Real estate agents from CBRE Group Inc., were brutally honest about the enormous amount of work needed to return Crestwood Court to its glory days of retail:

"Crestwood Court lost its market share and the mall closed its doors in July 2013," CBRE says about the mall on the auction page. "The linear floor plan, limited parking fields, and lower level food court are all factors of the property that have prevented Crestwood Court from maintaining its competitive stance. A significant re-development of the property will be necessary to meet the substantial demand of the communities that have relied on Crestwood Court for their shopping needs for decades."

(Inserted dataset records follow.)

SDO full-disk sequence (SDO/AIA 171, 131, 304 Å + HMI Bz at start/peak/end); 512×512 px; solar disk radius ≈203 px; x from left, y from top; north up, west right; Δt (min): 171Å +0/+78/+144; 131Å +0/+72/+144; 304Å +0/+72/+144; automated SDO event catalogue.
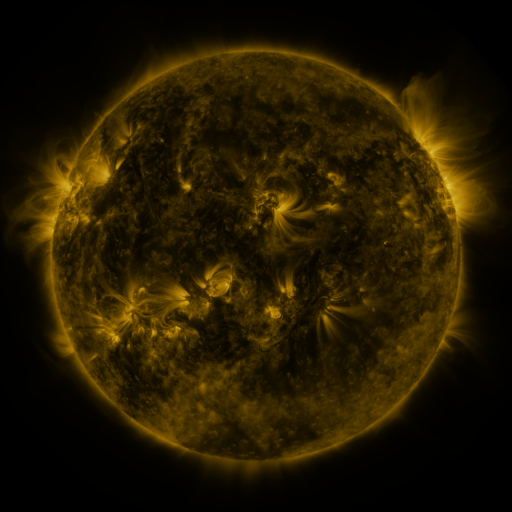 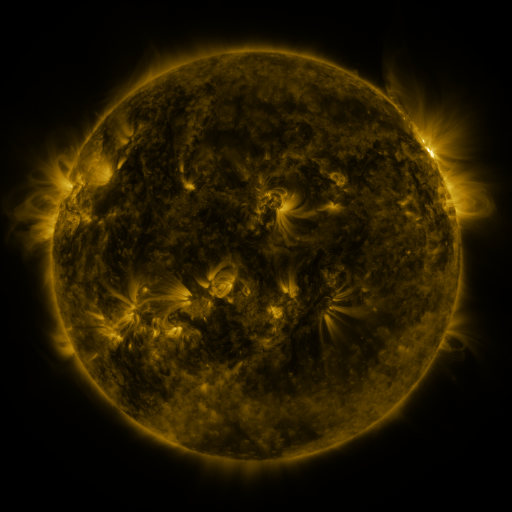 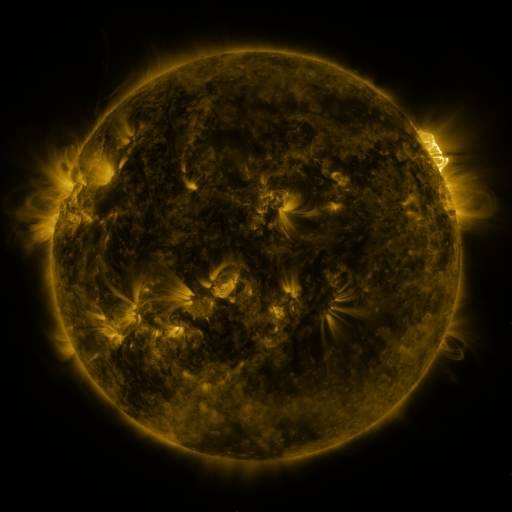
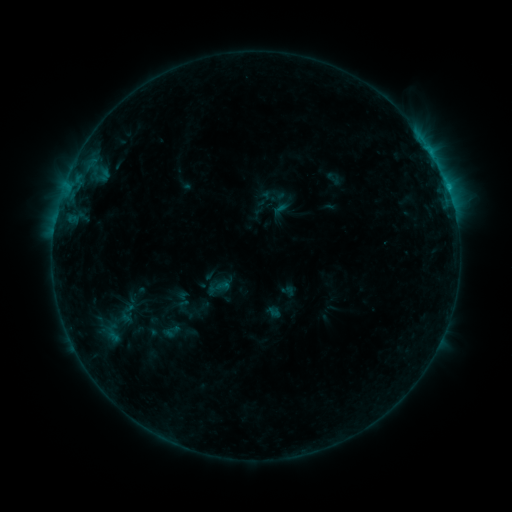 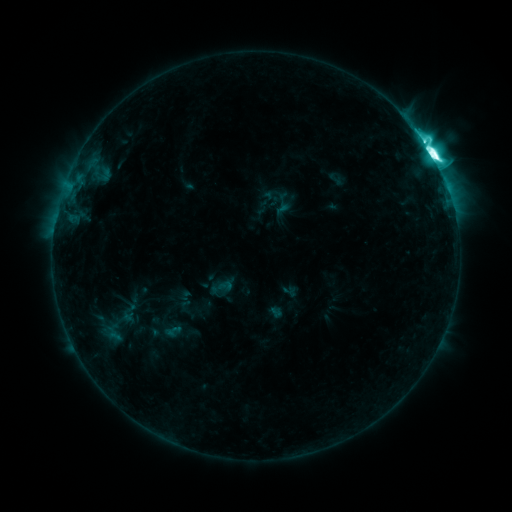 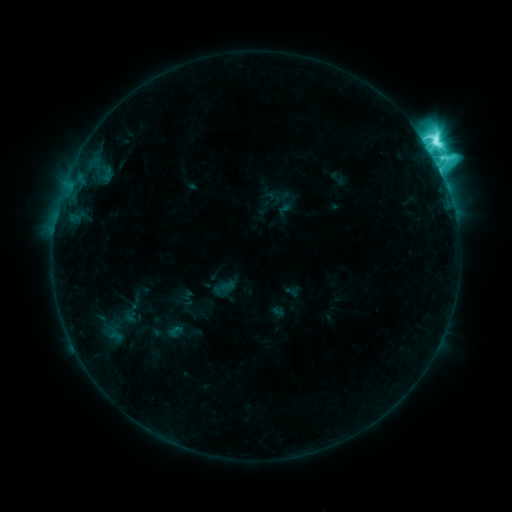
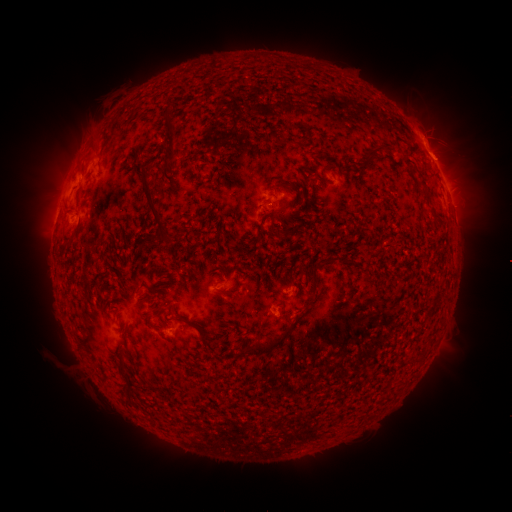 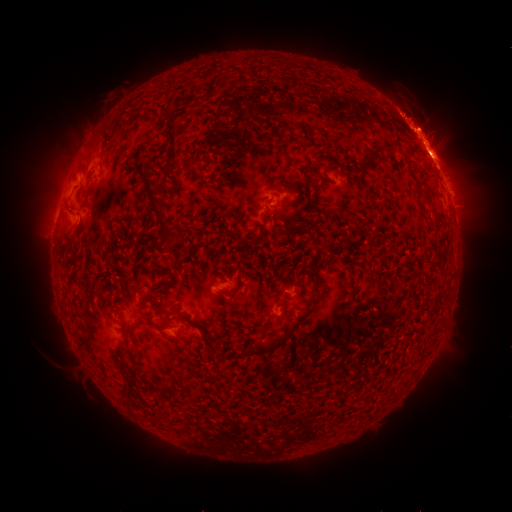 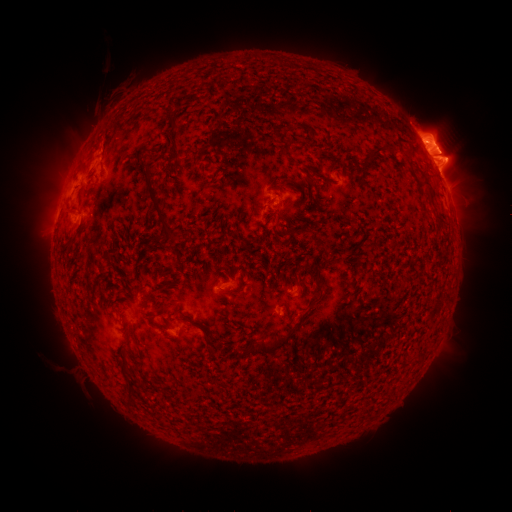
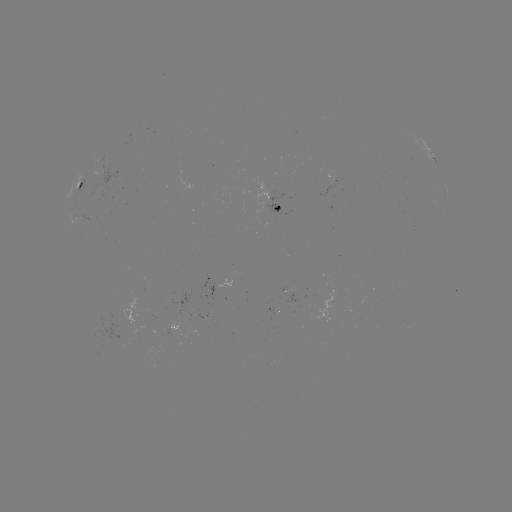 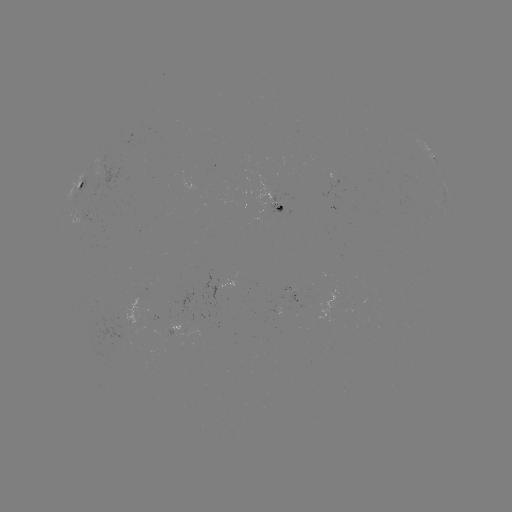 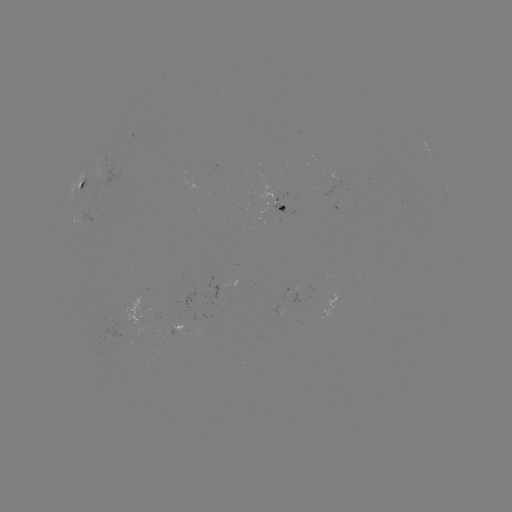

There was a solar filament eruption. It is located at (437, 152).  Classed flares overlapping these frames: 1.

click to enlarge Bid for Crestwood Court online. - Auction.com
Bid for Crestwood Court online.

See also: The Time Has Finally Come for ArtSpace to Leave Crestwood Court -- For Now

Things started to really go downhill for Crestwood Court in 2007, when Dillards left, but the mall's revitalization efforts earned it the Riverfront Times' Best Mall in St. Louis 2009:

A casting call for the George Clooney flick Up in the Air was held here in January, and these days once-empty storefronts are home to theater and dance companies, a costume studio, the St. Louis Calligraphy Guild, a yoga studio, the perplexingly named shop I Don't Want to Kiss a Llama, and many others, transforming a doddering center of passive consumerism into a nexus of active creation. Perhaps this mall is best summarized by the storefront for Repurposed, which houses a display of shredded lampshades, peeling wooden chairs, mangled chandeliers and this sign: "It's not trash. It's not worn, it's not out-dated. It's not ruined. It is a 'been-there-done-that' that's about to go somewhere else...Repurposed. New life, new meaning."

By 2011, a lot of those arts groups were kicked out of the mall to make way for renovations. By 2013, the mall was dead for sure.

Agents say there's money to be made at the 47-acre, time-tested St. Louis County site for developers who can see past the big, dead building and imagine a "more modern, open-air mixed use concept" complete with "big-box retail, multi-family or medical office" businesses, according to the listing.

So maybe someone with deep pockets will see potential in the ol' mall -- for something besides urban exploring -- and restore it to its moneymaking ways. We're imagining a third outlet mall to battle the new ones in Chesterfield.